/---

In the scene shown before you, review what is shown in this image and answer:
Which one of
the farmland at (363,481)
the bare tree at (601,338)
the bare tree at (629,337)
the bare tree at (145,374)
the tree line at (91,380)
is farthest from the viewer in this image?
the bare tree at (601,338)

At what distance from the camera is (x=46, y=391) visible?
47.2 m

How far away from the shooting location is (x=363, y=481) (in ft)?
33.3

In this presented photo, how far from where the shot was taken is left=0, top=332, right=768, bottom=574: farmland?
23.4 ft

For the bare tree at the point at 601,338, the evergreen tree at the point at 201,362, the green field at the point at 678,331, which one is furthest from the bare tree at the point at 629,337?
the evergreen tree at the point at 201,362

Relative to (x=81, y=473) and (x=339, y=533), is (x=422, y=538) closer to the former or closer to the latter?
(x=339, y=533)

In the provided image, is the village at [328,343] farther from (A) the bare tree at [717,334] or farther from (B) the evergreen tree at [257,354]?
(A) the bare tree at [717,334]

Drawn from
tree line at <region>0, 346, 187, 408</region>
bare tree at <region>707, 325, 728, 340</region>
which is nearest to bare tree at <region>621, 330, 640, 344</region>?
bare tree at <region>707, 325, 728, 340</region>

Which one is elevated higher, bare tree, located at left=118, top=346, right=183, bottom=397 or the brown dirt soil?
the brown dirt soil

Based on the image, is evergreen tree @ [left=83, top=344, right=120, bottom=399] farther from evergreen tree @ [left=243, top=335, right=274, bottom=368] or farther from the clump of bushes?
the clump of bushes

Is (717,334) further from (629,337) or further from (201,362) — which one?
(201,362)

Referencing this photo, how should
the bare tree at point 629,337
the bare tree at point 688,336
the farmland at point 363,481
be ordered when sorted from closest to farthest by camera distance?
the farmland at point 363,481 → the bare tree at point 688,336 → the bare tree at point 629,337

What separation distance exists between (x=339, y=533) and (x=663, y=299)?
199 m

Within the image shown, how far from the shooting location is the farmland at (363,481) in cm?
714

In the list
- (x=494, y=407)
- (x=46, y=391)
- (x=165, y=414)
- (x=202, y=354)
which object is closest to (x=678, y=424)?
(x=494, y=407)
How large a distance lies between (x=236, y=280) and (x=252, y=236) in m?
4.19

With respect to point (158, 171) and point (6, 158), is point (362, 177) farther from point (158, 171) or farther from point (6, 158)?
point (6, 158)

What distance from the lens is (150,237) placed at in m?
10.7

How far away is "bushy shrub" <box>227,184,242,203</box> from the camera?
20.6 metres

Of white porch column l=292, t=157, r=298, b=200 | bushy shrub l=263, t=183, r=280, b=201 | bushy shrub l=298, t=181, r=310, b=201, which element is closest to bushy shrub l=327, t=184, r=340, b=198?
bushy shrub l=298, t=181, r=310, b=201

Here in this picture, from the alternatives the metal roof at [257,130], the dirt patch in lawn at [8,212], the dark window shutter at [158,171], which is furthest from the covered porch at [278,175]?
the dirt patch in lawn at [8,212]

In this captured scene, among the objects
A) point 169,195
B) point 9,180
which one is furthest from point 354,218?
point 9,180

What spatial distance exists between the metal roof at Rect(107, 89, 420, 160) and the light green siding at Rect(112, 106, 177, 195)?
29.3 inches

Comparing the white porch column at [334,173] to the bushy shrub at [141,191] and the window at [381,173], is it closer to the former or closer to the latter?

\---
/---

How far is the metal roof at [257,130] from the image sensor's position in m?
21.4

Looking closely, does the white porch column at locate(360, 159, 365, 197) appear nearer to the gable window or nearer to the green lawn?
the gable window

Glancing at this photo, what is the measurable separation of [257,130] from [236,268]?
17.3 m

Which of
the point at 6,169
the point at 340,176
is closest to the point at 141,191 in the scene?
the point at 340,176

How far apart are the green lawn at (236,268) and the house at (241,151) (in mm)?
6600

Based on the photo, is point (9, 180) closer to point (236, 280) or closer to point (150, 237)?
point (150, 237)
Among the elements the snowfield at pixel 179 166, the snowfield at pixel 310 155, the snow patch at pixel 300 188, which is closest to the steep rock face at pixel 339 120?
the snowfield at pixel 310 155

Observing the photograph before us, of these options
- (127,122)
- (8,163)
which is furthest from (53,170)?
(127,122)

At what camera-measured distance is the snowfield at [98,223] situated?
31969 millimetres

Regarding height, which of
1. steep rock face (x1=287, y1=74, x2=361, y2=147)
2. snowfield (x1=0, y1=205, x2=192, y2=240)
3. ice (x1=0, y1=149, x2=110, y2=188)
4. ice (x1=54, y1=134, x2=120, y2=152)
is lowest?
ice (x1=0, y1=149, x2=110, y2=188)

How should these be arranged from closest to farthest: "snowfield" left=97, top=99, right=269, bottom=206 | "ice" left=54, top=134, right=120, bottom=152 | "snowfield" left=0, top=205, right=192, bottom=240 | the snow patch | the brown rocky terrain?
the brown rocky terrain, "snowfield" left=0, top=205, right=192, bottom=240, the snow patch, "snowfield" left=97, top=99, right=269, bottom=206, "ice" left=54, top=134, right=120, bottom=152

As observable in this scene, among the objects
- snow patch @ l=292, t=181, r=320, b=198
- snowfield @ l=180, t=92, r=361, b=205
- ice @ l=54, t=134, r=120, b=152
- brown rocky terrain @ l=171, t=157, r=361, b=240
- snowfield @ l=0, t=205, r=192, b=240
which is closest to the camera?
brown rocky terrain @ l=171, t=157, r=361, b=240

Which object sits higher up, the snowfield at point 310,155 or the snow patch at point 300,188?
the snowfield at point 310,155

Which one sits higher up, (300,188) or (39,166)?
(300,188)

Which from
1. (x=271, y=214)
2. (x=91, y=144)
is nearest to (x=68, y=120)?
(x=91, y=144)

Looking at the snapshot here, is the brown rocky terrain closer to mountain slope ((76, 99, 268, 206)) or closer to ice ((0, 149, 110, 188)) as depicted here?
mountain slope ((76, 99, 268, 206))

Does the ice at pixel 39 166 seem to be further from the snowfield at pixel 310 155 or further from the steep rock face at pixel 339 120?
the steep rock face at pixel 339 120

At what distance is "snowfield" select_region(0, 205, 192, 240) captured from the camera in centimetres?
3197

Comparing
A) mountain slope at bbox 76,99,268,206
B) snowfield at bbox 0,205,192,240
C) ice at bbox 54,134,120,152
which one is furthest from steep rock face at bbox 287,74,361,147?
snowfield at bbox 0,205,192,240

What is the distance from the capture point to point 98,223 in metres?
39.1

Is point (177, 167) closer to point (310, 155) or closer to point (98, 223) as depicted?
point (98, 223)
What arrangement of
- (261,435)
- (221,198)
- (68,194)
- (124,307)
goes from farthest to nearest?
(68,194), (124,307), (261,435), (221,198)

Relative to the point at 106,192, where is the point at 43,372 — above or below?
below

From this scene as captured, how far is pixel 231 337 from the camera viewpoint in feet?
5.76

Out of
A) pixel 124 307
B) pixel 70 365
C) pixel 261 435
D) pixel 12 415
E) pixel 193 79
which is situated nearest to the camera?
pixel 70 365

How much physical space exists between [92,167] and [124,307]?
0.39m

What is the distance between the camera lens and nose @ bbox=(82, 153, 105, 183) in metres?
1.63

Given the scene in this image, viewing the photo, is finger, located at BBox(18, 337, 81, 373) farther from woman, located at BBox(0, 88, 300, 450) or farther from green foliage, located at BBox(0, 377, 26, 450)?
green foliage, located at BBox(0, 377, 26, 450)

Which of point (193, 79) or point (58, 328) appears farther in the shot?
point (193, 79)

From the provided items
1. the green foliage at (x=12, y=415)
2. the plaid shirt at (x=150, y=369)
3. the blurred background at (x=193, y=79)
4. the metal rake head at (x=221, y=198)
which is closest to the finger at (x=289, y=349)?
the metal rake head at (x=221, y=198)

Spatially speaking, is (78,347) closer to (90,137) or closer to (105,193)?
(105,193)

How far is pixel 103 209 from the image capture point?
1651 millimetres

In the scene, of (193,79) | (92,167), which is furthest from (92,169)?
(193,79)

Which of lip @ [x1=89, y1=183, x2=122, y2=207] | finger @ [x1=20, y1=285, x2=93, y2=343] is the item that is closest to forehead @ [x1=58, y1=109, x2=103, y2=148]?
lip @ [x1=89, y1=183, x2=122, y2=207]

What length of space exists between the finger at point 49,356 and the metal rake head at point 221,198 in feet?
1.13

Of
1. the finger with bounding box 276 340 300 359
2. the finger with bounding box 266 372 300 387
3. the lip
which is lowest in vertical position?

\---

◆ **PROBLEM TO SOLVE**
Copy the rows above without any changes, from the line with "With respect to" to the line with "20.6 metres".

◆ **WRITTEN SOLUTION**
With respect to point (158, 171) and point (6, 158), is point (362, 177) farther from point (158, 171) or farther from point (6, 158)?
point (6, 158)

What distance from the lens is (150,237) placed at in m?
10.7

How far away is "bushy shrub" <box>227,184,242,203</box> from the camera?
20.6 metres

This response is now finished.